Descriptions, Reviews, Etc.
Publisher Description:
The peace treaties represented an almost impossible attempt to solve the problems caused by a murderous world war. In The Lights that Failed: European International History 1919-1933, part of the Oxford History of Modern Europe series, Steiner challenges the common assumption that the Treaty
of Versailles led to the opening of a second European war. In a radically original way, this book characterizes the 1920s not as a frustrated prelude to a second global conflict but as a fascinating decade in its own right, when politicians and diplomats strove to re-assemble a viable European
order.

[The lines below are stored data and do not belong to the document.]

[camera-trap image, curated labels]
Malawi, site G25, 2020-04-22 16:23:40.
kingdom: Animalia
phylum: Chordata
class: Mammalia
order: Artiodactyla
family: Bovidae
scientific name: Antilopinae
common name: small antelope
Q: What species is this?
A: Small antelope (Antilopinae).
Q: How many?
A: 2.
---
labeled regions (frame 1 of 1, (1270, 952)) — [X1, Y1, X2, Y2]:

Steiner examines the efforts that failed but also those which gave hope for future promise, many of which are usually underestimated, if not ignored. She shows that an equilibrium was achieved, attained between a partial American withdrawal from Europe and the self-imposed constraints which
the Soviet system imposed on exporting revolution. The stabilization painfully achieved in Europe reached it fragile limits after 1925, even prior to the financial crises that engulfed the continent. The hinge years between the great crash of 1929 and Hitler's achievement of power in 1933
devastatingly altered the balance between nationalism and internationalism. This wide-ranging study helps us grasp the decisive stages in this process.

In a second volume, The Triumph of the Night, Steiner will examine the immediate lead up to the Second World War and its early years.